His gray eyes narrow. “We’ll get around to talking about what she did to you after I left later. But the second time? The time she brought up the other night?” I feel the slice in my heart again, but Colby wasn’t mine. He isn’t mine now. I suppress my urge to rage. “I had just written the last letter to you. I had no idea you weren’t receiving them, Cori. I thought you just didn’t give a damn.” Letting my hand go, he slides his hand up to my face and cups my chin. “And I’m not going to lie, I was looking for a way to dull the pain. I found it in a shitload of booze and a woman.”

I feel the loss of his hand when he pulls it away and sits back in his lounger. “I’m not proud of myself to admit both times I used Addison to forget it was your face I craved, your body I wanted, and your heart I needed. It always was. I’m beginning to wonder if it always will be.” His head turns toward me to gauge my reaction.

My breath noticeably hitches. After all these years, it seems there was very little to heal between Colby and me. Every wall I’ve built up over the years to protect myself about the man sitting next to me starts to crumble.

Then he obliterates them.

Standing up from the lounger, he pulls me to my feet and begins to unbutton the wrinkled dress shirt he’s been wearing since last night. I suck in a breath when I catch my first glimpse of boxed abs and let it out when he shrugs it off. I can see where they put his shoulder back together.

My fingers are raised over the puckered scars where the bullets entered his body. “Colby.” The acknowledgment of the pain he’d endured is echoed in my voice.

He grabs my fingers and brings them to his lips. “We’ll talk about that later. That’s not what I want to show you.” He takes my hand and slides it down his muscular arm until it rests on his forearm, giving it a squeeze.

My hand lifts, and I almost stumble back over the lounger. Colby’s other arm comes around me to balance me.

It’s a tattoo of a key ring with everyday keys on it. Two things about it make it extraordinary: the Husky key chain, and the words Never Forget in block text beneath. I immediately recognize the key chain. It’s the one I left on the floor of his room the last night I was there. This ink isn’t new. The ink is faded. It’s got scars running through it.

My chest hurts with the need to release the pain. I keep tracing the tattoo with my fingers. My voice is choked when I ask, “When?”

“About six months after I graduated. It was a reminder to me not to let anyone else fade away the way you did.” His head is lowered, his breath wafting over my face. I tip my head back and am captured by the look in his eyes. He pulls his arm away from my fingers so he can thread his through my hair. “I could never forget you, Cori. No matter where I was or who I was with. You were imprinted in my skin, not to mention my heart and soul.” He brushes his nose against mine.

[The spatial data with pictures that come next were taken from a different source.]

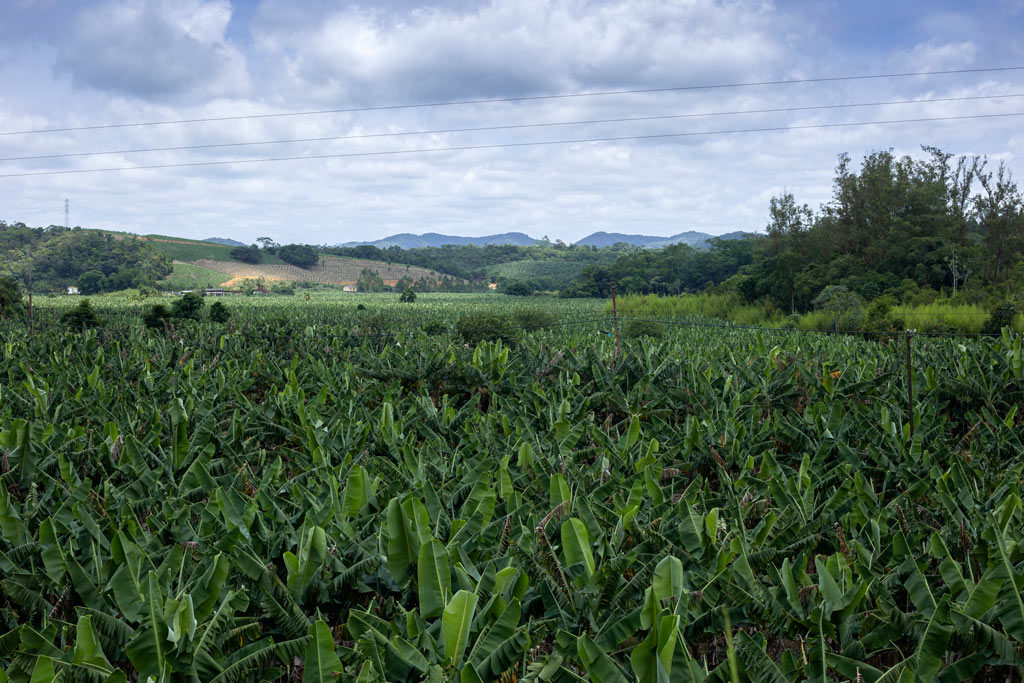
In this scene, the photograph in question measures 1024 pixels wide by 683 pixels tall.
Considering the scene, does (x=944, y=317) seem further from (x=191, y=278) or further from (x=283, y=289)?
(x=191, y=278)

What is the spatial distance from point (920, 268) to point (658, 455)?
151 ft

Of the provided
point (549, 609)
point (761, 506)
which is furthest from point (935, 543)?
point (549, 609)

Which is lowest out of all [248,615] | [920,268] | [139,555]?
[248,615]

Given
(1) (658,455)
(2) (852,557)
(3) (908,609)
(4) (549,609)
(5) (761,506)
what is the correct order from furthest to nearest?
(1) (658,455) → (5) (761,506) → (2) (852,557) → (3) (908,609) → (4) (549,609)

I stretch up a little bit. “Colby.” His name comes out as a breathless moan.

“I’m sorry, princess. I should have tried harder to make you understand, then and now.” His lips brush against mine as the words he says close up the wounds I’ve been suffering with since I was eighteen. “I can’t and I won’t apologize for the years in between because I just didn’t understand.”

“I won’t either,” I warn him breathlessly as his lips wander aimlessly around my face, the column of my neck.

“Then tell me this,” he says, tightening his grip on my hair.

“What?”

“Why are we talking?” He crushes his lips against mine, and I lose myself in his kiss.

As our lips learn each other’s taste for the right reasons, as our tongues entwine like the bands around my heart do, I lean my weight farther into him and surrender. My mind begins to fade to nothing except his kiss, but I have one last tangible thought.

Time. Do we need time to heal us, or do we just need each other?